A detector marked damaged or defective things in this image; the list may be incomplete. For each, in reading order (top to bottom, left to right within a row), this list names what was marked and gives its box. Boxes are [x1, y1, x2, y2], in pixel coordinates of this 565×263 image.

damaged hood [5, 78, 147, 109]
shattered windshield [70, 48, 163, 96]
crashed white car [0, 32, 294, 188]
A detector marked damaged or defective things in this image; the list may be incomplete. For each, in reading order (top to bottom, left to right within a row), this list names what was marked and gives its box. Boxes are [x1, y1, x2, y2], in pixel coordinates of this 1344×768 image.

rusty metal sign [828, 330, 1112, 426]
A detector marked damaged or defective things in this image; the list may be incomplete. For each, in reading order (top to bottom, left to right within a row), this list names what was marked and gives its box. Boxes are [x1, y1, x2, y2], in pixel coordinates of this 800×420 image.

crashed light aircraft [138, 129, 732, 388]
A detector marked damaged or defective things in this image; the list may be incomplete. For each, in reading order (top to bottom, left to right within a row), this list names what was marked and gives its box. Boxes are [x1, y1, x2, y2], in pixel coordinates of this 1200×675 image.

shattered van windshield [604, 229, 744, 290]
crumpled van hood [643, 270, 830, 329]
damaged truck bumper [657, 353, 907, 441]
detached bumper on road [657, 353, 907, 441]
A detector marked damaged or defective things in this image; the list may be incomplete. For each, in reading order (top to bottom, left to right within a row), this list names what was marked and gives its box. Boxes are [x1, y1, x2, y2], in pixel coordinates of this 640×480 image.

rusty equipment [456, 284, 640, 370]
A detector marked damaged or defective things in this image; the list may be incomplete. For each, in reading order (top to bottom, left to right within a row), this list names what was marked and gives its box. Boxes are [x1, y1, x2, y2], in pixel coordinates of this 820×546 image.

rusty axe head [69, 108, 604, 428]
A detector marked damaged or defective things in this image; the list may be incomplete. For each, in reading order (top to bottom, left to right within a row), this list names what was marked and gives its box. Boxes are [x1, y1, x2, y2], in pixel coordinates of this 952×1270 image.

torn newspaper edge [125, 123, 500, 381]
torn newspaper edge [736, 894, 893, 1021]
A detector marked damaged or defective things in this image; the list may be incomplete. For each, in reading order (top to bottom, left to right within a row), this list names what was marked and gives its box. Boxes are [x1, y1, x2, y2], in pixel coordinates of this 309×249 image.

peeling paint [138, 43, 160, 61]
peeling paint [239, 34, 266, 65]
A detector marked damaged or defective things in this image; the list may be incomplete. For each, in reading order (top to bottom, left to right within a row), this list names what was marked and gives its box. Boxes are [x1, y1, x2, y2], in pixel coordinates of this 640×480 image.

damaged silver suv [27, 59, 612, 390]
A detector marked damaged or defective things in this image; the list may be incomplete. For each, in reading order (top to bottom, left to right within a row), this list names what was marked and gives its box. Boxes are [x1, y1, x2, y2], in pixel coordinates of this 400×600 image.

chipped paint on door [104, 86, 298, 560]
• • •
Write the data out once more. Keep every word the same.

## RESPONSE TO THE TASK
A detector marked damaged or defective things in this image; the list may be incomplete. For each, in reading order (top to bottom, left to right within a row), this list names what was marked and gives its box. Boxes are [x1, y1, x2, y2], in pixel coordinates of this 565×263 image.

damaged hood [5, 78, 147, 109]
shattered windshield [70, 48, 163, 96]
crashed white car [0, 32, 294, 188]
A detector marked damaged or defective things in this image; the list may be incomplete. For each, in reading order (top to bottom, left to right within a row), this list names what was marked and gives its box. Boxes are [x1, y1, x2, y2], in pixel coordinates of this 1344×768 image.

rusty metal sign [828, 330, 1112, 426]
A detector marked damaged or defective things in this image; the list may be incomplete. For each, in reading order (top to bottom, left to right within a row), this list names what was marked and gives its box. Boxes are [x1, y1, x2, y2], in pixel coordinates of this 800×420 image.

crashed light aircraft [138, 129, 732, 388]
A detector marked damaged or defective things in this image; the list may be incomplete. For each, in reading order (top to bottom, left to right within a row), this list names what was marked and gives its box. Boxes are [x1, y1, x2, y2], in pixel coordinates of this 1200×675 image.

shattered van windshield [604, 229, 744, 290]
crumpled van hood [643, 270, 830, 329]
damaged truck bumper [657, 353, 907, 441]
detached bumper on road [657, 353, 907, 441]
A detector marked damaged or defective things in this image; the list may be incomplete. For each, in reading order (top to bottom, left to right within a row), this list names what was marked and gives its box. Boxes are [x1, y1, x2, y2], in pixel coordinates of this 640×480 image.

rusty equipment [456, 284, 640, 370]
A detector marked damaged or defective things in this image; the list may be incomplete. For each, in reading order (top to bottom, left to right within a row), this list names what was marked and gives its box. Boxes are [x1, y1, x2, y2], in pixel coordinates of this 820×546 image.

rusty axe head [69, 108, 604, 428]
A detector marked damaged or defective things in this image; the list may be incomplete. For each, in reading order (top to bottom, left to right within a row), this list names what was marked and gives its box. Boxes are [x1, y1, x2, y2], in pixel coordinates of this 952×1270 image.

torn newspaper edge [125, 123, 500, 381]
torn newspaper edge [736, 894, 893, 1021]
A detector marked damaged or defective things in this image; the list may be incomplete. For each, in reading order (top to bottom, left to right within a row), this list names what was marked and gives its box. Boxes are [x1, y1, x2, y2], in pixel coordinates of this 309×249 image.

peeling paint [138, 43, 160, 61]
peeling paint [239, 34, 266, 65]
A detector marked damaged or defective things in this image; the list may be incomplete. For each, in reading order (top to bottom, left to right within a row), this list names what was marked and gives its box. Boxes are [x1, y1, x2, y2], in pixel coordinates of this 640×480 image.

damaged silver suv [27, 59, 612, 390]
A detector marked damaged or defective things in this image; the list may be incomplete. For each, in reading order (top to bottom, left to right within a row), this list names what was marked and gives its box. Boxes are [x1, y1, x2, y2], in pixel coordinates of this 400×600 image.

chipped paint on door [104, 86, 298, 560]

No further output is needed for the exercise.